Jan 26 2017
Management

5 Lessons Senior Care Can Learn from Hospitals and Health Systems

Understanding how hospitals and acute care providers leverage technology to improve care can show senior living, home health and other senior care communities the path to success.

There’s a goal among care providers to adopt a single voice and vision of what healthcare could be, but achieving that aim starts with gaining better understanding of each other.

My perspective on healthcare comes through the lens of senior care. At the moment, it’s undergoing growing pains and immeasurable change as it evolves. From the uptick in baby boomers to increasing pressures to capture data and justify care to technology adoption itself, senior care often looks toward those in healthcare that have navigated these waters before.

Faced with the pressures of growing regulation and accountability, hospitals, acute care clinics and broad health systems have begun to crack the code on harnessing technology for the trifecta of better care outcomes, lower costs and strengthened security. So what lessons can senior care learn from them? 

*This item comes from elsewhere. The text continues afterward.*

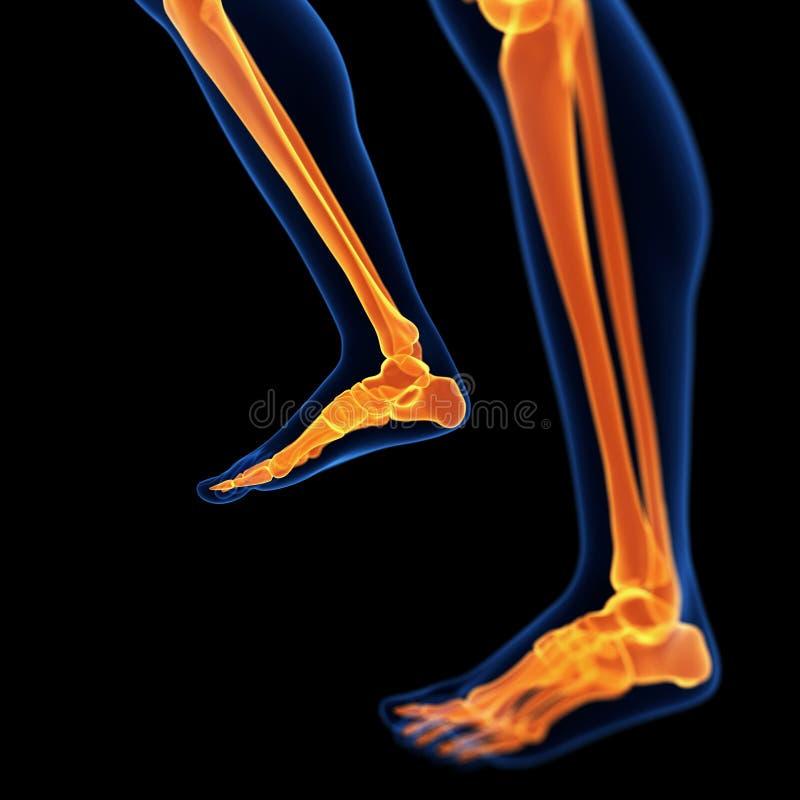 Die Fuß- und Beinknochen stock abbildung. Illustration von orange ...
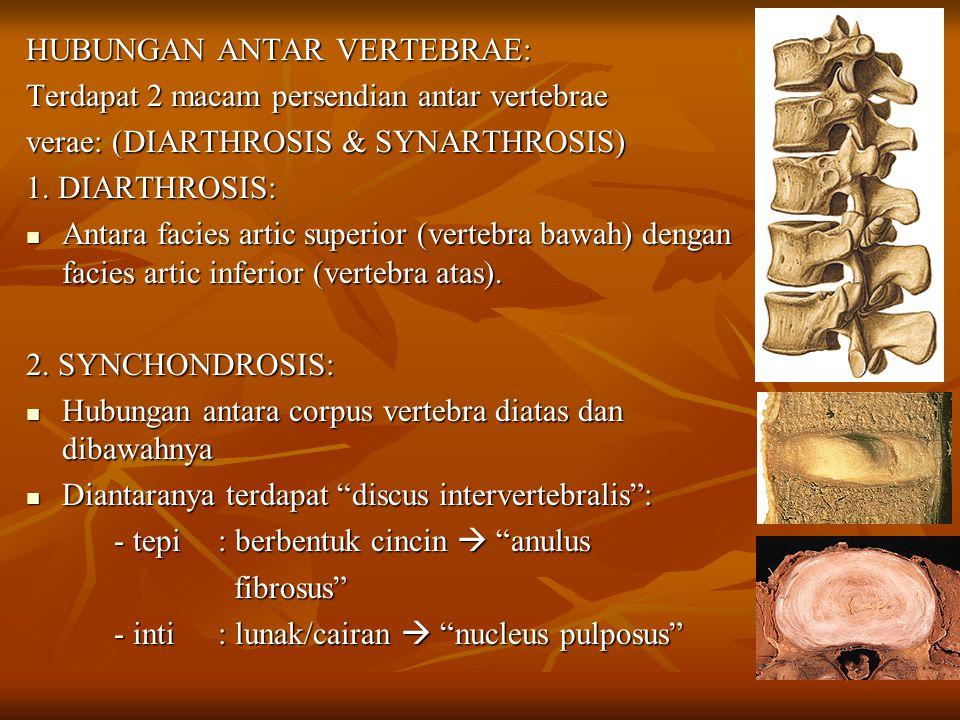 HUBUNGAN ANTAR VERTEBRAE: Terdapat 2 macam persendian antar vertebrae verae: (DIARTHROSIS & SYNARTHROSIS) 1. DIARTHROSIS: Antara facies artic superior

1. Make the Most of the Point of Care

Senior care has a great opportunity to learn from acute care’s challenges and triumphs with technology at the point of care, from data capture and access to communication and education for patients. Acute care providers’ innovative approach for deploying electronic health records effectively serves as a model to senior care organizations looking to integrate data sharing and communication.

2. Be Responsive to Consumer Demand

The digital patient is here, as is the consumerization of healthcare. Are you a patient or are you a consumer? Sound familiar? The broader healthcare space has been smart to recognize and respond to the changing expectations of patients and the growing power patients have in asserting their wants, especially when it comes to integrating technology into their care and care communications. You see this in wearables, remote monitoring, patient portals, the surge in telehealth and more. Senior care should look to this receptiveness and embrace the evolution of today’s residents and their families and what they’re looking for from their senior care community.

3. Improve Integration and Collaboration

The pressure is on for healthcare to achieve a true continuum of care and better communicate so medical errors and oversights don’t happen. It’s becoming essential to be able to collaborate across providers and across different health organizations. Hospitals and the acute care space have done a good job so far of implementing technology for effective use to increase clinical collaboration, embracing mobility and incorporating it into their overall care workflow.

4. Show the ROI of Tech Adoption

Healthcare systems have a more definitive understanding now of the true financial and care benefits shown through technology adoption. They are beginning to have greater support for the technology spend because it is improving care, and they have the data to prove it. Senior care is on the brink of being able to measure and justify the technology investment. It has the opportunity to leverage the approach taken by healthcare systems.

5. Extend Care into the Home with Telehealth

People would often prefer to take care of their health from the comfort of their home. And with telehealth, remote monitoring and secure communication, this has become possible. Because hospitals are being held accountable for care, they have begun to break into this space, with a number of recent studies around management of chronic conditions and using technology at home to prevent readmissions and improve care. As senior care facilities hope to do the same, they can look to what has already been effective.